_Given data_.
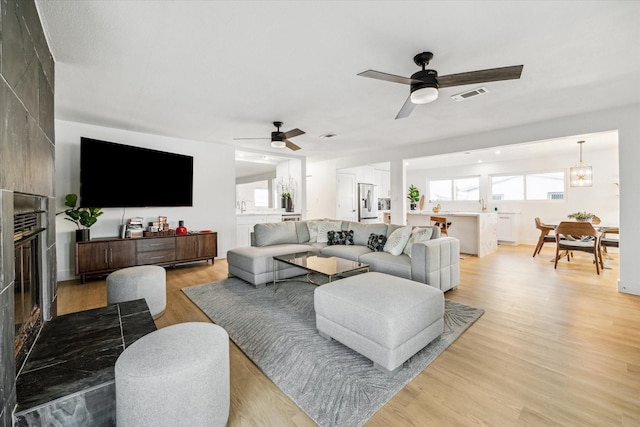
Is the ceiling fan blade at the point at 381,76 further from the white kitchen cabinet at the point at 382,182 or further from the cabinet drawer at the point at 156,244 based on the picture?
the white kitchen cabinet at the point at 382,182

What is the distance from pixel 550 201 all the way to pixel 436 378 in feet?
24.5

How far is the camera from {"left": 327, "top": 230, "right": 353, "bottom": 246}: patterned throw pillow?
176 inches

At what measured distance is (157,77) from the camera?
2.71 metres

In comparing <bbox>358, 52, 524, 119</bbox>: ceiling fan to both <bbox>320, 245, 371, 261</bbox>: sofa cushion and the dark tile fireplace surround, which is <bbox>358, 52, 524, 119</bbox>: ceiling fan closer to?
the dark tile fireplace surround

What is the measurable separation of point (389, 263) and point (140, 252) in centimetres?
374

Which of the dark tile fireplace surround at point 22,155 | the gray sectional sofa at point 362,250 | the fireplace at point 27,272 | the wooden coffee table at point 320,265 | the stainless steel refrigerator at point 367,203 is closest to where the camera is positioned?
the dark tile fireplace surround at point 22,155

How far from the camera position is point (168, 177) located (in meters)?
4.75

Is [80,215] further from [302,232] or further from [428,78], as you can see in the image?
[428,78]

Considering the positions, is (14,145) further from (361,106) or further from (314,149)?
(314,149)

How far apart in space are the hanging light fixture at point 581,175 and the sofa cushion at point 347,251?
5307mm

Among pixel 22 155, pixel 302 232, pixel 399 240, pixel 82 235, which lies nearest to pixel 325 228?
pixel 302 232

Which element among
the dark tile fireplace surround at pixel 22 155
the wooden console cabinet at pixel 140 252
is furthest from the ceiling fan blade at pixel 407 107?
the wooden console cabinet at pixel 140 252

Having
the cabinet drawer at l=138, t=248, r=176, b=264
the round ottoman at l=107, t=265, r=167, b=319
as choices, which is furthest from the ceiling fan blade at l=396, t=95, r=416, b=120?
the cabinet drawer at l=138, t=248, r=176, b=264

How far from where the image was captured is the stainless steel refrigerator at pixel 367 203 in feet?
27.0
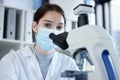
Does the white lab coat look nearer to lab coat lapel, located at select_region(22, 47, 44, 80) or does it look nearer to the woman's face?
lab coat lapel, located at select_region(22, 47, 44, 80)

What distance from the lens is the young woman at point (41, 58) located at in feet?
4.12

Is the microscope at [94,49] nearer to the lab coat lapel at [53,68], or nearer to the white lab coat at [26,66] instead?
the white lab coat at [26,66]

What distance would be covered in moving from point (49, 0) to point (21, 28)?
585mm

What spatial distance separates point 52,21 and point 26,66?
31cm

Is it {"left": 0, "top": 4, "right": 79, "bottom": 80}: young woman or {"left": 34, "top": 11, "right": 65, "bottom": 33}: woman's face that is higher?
{"left": 34, "top": 11, "right": 65, "bottom": 33}: woman's face

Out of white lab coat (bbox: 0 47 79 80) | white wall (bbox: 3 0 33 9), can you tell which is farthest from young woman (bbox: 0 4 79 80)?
white wall (bbox: 3 0 33 9)

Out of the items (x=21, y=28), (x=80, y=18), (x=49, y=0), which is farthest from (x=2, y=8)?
(x=80, y=18)

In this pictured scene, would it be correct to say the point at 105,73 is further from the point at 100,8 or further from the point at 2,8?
the point at 100,8

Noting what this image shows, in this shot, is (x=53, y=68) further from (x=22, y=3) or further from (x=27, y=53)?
(x=22, y=3)

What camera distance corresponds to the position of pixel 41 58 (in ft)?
4.51

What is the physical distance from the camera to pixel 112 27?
2672 mm

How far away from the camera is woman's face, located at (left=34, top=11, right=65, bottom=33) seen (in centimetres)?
130

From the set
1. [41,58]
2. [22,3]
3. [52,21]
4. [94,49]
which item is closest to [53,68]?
[41,58]

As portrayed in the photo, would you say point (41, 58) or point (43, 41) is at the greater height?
point (43, 41)
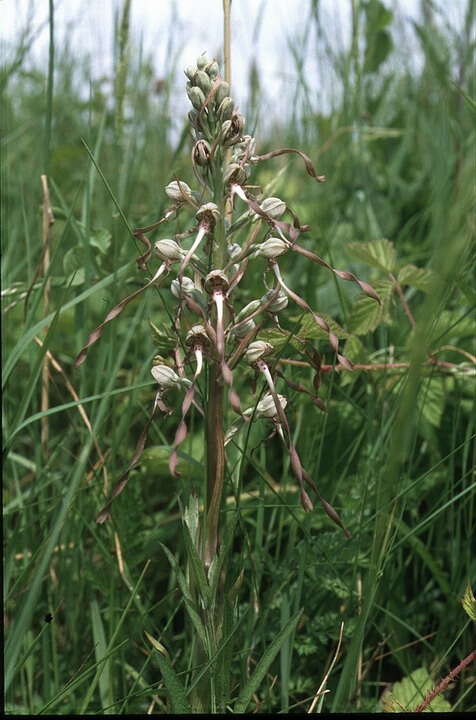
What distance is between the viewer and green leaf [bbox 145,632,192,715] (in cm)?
71

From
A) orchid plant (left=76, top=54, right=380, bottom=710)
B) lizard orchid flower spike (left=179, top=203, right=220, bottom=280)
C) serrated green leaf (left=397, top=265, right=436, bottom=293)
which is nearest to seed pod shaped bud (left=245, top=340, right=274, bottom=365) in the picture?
orchid plant (left=76, top=54, right=380, bottom=710)

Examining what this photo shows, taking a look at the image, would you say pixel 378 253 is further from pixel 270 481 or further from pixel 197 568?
pixel 197 568

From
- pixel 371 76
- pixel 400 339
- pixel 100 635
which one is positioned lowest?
pixel 100 635

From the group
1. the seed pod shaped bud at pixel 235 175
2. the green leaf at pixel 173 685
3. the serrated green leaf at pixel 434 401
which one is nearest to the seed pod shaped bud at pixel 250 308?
the seed pod shaped bud at pixel 235 175

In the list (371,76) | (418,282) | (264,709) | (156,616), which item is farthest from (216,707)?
(371,76)

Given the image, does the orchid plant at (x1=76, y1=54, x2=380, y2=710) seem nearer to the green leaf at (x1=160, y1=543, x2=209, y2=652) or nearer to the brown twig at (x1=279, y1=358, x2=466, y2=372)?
the green leaf at (x1=160, y1=543, x2=209, y2=652)

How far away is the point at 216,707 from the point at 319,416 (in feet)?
1.58

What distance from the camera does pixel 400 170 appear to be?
7.09 feet

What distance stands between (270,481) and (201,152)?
26.0 inches

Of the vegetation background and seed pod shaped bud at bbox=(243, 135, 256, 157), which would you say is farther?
the vegetation background

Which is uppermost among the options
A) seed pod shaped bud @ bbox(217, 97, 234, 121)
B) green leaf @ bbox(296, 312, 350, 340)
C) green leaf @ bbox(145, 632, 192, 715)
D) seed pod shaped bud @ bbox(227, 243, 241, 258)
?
seed pod shaped bud @ bbox(217, 97, 234, 121)

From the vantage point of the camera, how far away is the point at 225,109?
0.74 meters

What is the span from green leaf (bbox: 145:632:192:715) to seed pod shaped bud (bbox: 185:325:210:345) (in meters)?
0.30

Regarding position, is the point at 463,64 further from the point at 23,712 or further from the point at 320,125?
the point at 23,712
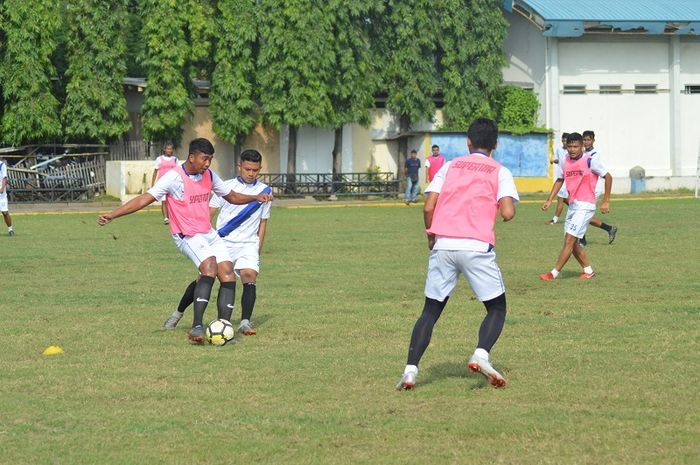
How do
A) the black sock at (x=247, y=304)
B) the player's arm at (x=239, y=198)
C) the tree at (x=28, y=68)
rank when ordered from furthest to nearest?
the tree at (x=28, y=68) → the black sock at (x=247, y=304) → the player's arm at (x=239, y=198)

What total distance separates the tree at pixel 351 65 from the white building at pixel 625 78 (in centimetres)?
636

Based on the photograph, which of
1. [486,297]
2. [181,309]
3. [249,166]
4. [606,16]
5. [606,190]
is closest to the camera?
[486,297]

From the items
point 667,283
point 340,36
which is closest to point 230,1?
point 340,36

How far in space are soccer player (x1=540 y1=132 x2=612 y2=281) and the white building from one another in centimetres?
2901

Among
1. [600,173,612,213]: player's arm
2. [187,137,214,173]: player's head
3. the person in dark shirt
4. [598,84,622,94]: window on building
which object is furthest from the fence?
[187,137,214,173]: player's head

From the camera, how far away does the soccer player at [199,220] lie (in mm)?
10531

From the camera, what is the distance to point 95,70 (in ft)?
131

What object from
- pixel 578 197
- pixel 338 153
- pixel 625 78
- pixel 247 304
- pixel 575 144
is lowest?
pixel 247 304

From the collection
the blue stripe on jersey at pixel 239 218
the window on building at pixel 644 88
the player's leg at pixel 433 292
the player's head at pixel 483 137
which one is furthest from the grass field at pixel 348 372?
the window on building at pixel 644 88

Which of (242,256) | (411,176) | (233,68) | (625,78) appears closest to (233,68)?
(233,68)

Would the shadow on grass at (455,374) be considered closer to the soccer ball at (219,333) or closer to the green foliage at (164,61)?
the soccer ball at (219,333)

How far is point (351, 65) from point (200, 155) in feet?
104

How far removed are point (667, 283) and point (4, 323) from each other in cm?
802

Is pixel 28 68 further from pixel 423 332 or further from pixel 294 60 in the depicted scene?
pixel 423 332
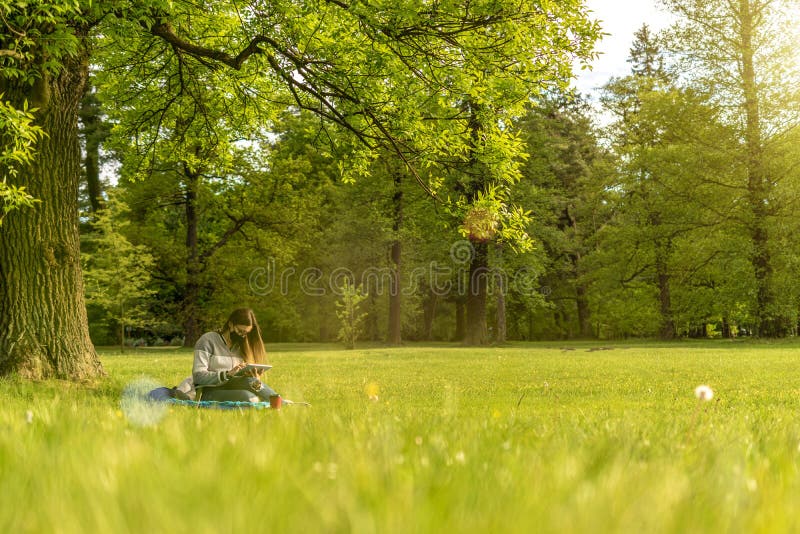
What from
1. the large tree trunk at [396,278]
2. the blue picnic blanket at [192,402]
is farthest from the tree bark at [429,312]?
the blue picnic blanket at [192,402]

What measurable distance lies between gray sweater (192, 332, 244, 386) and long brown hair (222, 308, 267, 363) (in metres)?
0.13

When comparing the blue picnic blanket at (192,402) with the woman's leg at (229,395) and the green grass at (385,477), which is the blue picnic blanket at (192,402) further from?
the green grass at (385,477)

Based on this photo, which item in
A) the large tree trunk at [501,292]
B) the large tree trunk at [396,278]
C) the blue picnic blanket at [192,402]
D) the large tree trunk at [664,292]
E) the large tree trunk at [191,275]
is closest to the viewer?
the blue picnic blanket at [192,402]

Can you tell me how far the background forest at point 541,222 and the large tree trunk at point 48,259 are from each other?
14513 mm

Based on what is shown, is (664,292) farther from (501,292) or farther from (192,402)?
(192,402)

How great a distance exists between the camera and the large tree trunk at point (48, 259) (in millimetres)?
9883

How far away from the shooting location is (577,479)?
6.76ft

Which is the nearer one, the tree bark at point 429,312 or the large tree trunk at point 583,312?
the large tree trunk at point 583,312

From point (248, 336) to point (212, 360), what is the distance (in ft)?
2.85

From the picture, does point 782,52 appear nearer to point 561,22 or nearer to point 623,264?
point 623,264

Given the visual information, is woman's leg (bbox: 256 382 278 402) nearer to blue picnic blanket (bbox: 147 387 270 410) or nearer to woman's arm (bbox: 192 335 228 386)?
blue picnic blanket (bbox: 147 387 270 410)

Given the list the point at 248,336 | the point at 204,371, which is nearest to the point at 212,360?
the point at 204,371

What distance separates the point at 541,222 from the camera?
132 feet

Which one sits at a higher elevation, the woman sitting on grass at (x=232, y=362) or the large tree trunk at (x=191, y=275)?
the large tree trunk at (x=191, y=275)
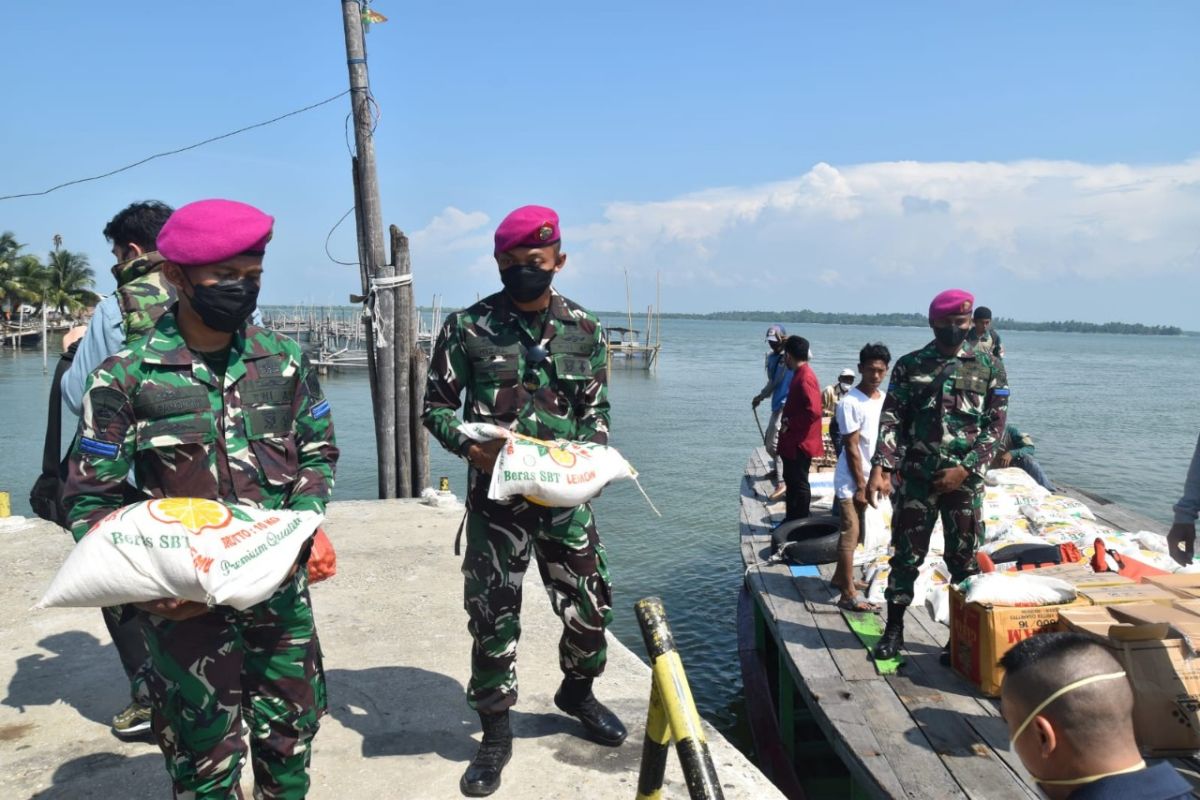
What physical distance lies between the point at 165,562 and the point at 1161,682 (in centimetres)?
387

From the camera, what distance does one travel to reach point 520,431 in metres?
3.27

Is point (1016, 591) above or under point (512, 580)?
under

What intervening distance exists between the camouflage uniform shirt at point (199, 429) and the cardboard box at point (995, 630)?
129 inches

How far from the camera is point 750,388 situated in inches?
1736

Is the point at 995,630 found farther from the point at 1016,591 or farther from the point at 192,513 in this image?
the point at 192,513

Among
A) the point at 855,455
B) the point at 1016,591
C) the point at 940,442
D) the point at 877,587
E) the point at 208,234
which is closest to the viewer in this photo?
the point at 208,234

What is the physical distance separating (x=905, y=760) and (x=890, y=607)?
1175mm

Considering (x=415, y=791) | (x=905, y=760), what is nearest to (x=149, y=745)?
(x=415, y=791)

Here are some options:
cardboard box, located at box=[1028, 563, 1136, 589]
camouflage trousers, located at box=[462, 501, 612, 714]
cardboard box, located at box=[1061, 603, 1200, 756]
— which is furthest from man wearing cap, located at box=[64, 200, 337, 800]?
cardboard box, located at box=[1028, 563, 1136, 589]

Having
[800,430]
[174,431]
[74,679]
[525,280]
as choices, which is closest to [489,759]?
[174,431]

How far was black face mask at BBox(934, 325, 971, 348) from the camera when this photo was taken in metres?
4.50

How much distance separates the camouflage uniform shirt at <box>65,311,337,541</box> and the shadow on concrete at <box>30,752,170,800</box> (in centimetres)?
145

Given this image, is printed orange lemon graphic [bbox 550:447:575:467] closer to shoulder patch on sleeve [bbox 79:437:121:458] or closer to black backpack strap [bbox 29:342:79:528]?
shoulder patch on sleeve [bbox 79:437:121:458]

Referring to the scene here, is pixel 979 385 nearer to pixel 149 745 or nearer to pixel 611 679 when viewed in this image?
pixel 611 679
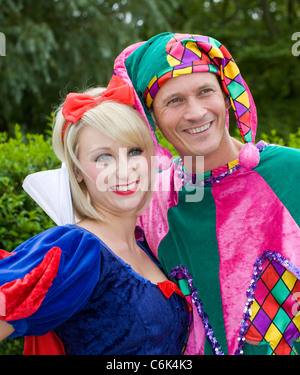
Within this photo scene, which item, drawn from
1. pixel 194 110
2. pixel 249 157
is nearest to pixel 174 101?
pixel 194 110

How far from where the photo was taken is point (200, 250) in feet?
7.13

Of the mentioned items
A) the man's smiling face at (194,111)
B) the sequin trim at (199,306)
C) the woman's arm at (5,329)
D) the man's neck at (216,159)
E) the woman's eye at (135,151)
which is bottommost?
the sequin trim at (199,306)

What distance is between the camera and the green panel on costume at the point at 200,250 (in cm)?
211

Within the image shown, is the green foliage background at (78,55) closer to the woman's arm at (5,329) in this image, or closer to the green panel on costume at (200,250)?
the green panel on costume at (200,250)

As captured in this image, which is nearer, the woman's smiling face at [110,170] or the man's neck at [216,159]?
A: the woman's smiling face at [110,170]

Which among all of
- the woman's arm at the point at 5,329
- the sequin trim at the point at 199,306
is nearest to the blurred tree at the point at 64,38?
the sequin trim at the point at 199,306

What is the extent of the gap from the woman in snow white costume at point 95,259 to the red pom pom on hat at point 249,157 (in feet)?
1.34

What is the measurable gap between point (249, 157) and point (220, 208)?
28 centimetres

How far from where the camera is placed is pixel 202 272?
2.14 m

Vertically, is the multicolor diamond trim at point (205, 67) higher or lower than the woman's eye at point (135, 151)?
higher

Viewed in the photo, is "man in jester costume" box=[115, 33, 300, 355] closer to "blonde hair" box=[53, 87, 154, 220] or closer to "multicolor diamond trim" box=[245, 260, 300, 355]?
"multicolor diamond trim" box=[245, 260, 300, 355]

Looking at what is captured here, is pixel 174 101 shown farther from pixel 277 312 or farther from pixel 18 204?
pixel 18 204

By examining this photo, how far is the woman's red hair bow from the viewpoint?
2059 millimetres

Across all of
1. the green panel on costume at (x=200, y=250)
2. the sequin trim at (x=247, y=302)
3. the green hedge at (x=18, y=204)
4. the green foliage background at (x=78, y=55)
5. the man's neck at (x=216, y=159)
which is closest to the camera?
the sequin trim at (x=247, y=302)
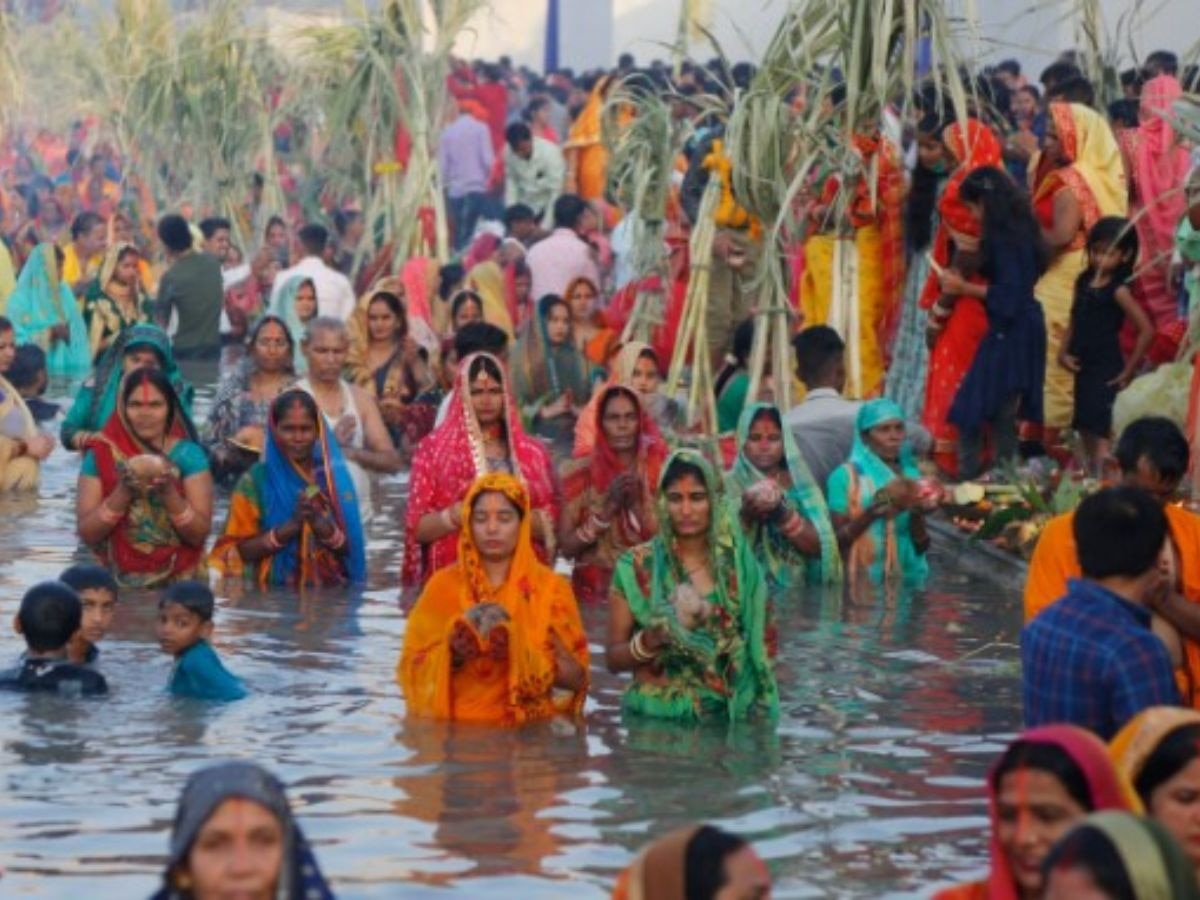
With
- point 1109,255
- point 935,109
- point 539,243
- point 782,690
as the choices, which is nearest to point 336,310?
point 539,243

_Task description_. Copy out the lines of the records above, from the line containing "Given the image, does" through the line containing "0.74 meters", both included.

_Exercise answer_.
Given the image, does the orchid plant at (x1=76, y1=54, x2=380, y2=710) seem nearer to the green leaf at (x1=160, y1=543, x2=209, y2=652) or nearer to the brown twig at (x1=279, y1=358, x2=466, y2=372)?
the green leaf at (x1=160, y1=543, x2=209, y2=652)

How far away is the point at 216,707 from the point at 319,416 (in feet)?
1.58

What distance from the camera does pixel 400 170 appear to be?
7.09 feet

What distance stands between (270,481) and (201,152)?
26.0 inches

Of the vegetation background and seed pod shaped bud at bbox=(243, 135, 256, 157), which would you say is farther?
the vegetation background

Which is uppermost among the options
A) seed pod shaped bud @ bbox(217, 97, 234, 121)
B) green leaf @ bbox(296, 312, 350, 340)
C) green leaf @ bbox(145, 632, 192, 715)
D) seed pod shaped bud @ bbox(227, 243, 241, 258)
?
seed pod shaped bud @ bbox(217, 97, 234, 121)

From the vantage point of the camera, how far away is the point at 225,109?
0.74 meters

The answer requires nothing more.